* **Stated exercise**:
Can you arrange the lines as a numbered list, starting with the line that contains "I need masks" and going on through the end of the records? Skip blank lines and leave the pictures out.

* **The records**:

|---|

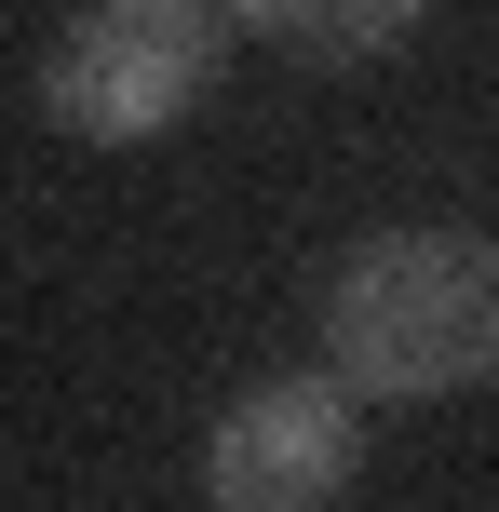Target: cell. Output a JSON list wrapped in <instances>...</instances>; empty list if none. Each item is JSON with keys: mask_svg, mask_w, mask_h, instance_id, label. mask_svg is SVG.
Masks as SVG:
<instances>
[{"mask_svg": "<svg viewBox=\"0 0 499 512\" xmlns=\"http://www.w3.org/2000/svg\"><path fill=\"white\" fill-rule=\"evenodd\" d=\"M324 378L365 405H459L499 378V230H365L311 297Z\"/></svg>", "mask_w": 499, "mask_h": 512, "instance_id": "obj_1", "label": "cell"}, {"mask_svg": "<svg viewBox=\"0 0 499 512\" xmlns=\"http://www.w3.org/2000/svg\"><path fill=\"white\" fill-rule=\"evenodd\" d=\"M230 41L243 27L216 0H81L41 41V122L81 135V149H149L216 95Z\"/></svg>", "mask_w": 499, "mask_h": 512, "instance_id": "obj_2", "label": "cell"}, {"mask_svg": "<svg viewBox=\"0 0 499 512\" xmlns=\"http://www.w3.org/2000/svg\"><path fill=\"white\" fill-rule=\"evenodd\" d=\"M189 472H203V512H338L351 472H365V391H338L324 364L257 378L216 405Z\"/></svg>", "mask_w": 499, "mask_h": 512, "instance_id": "obj_3", "label": "cell"}, {"mask_svg": "<svg viewBox=\"0 0 499 512\" xmlns=\"http://www.w3.org/2000/svg\"><path fill=\"white\" fill-rule=\"evenodd\" d=\"M216 14H230L243 41L297 54V68H378V54L419 41L432 0H216Z\"/></svg>", "mask_w": 499, "mask_h": 512, "instance_id": "obj_4", "label": "cell"}]
</instances>
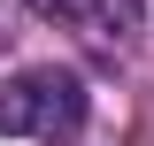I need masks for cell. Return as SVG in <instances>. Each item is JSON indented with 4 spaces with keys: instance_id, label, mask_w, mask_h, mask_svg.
Returning <instances> with one entry per match:
<instances>
[{
    "instance_id": "cell-1",
    "label": "cell",
    "mask_w": 154,
    "mask_h": 146,
    "mask_svg": "<svg viewBox=\"0 0 154 146\" xmlns=\"http://www.w3.org/2000/svg\"><path fill=\"white\" fill-rule=\"evenodd\" d=\"M54 123H77V77L62 69H23L0 85V138H38Z\"/></svg>"
},
{
    "instance_id": "cell-2",
    "label": "cell",
    "mask_w": 154,
    "mask_h": 146,
    "mask_svg": "<svg viewBox=\"0 0 154 146\" xmlns=\"http://www.w3.org/2000/svg\"><path fill=\"white\" fill-rule=\"evenodd\" d=\"M38 16L54 23H77V31H93L100 46H123V38L139 31V0H31Z\"/></svg>"
}]
</instances>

|---|

* **Answer to the task**:
1. I need masks for cell. Return as SVG in <instances>. Each item is JSON indented with 4 spaces with keys: instance_id, label, mask_w, mask_h, mask_svg.
2. Returning <instances> with one entry per match:
3. <instances>
4. [{
5.     "instance_id": "cell-1",
6.     "label": "cell",
7.     "mask_w": 154,
8.     "mask_h": 146,
9.     "mask_svg": "<svg viewBox=\"0 0 154 146\" xmlns=\"http://www.w3.org/2000/svg\"><path fill=\"white\" fill-rule=\"evenodd\" d=\"M54 123H77V77L62 69H23L0 85V138H38Z\"/></svg>"
10. },
11. {
12.     "instance_id": "cell-2",
13.     "label": "cell",
14.     "mask_w": 154,
15.     "mask_h": 146,
16.     "mask_svg": "<svg viewBox=\"0 0 154 146\" xmlns=\"http://www.w3.org/2000/svg\"><path fill=\"white\" fill-rule=\"evenodd\" d=\"M38 16L54 23H77V31H93L100 46H123V38L139 31V0H31Z\"/></svg>"
17. }]
18. </instances>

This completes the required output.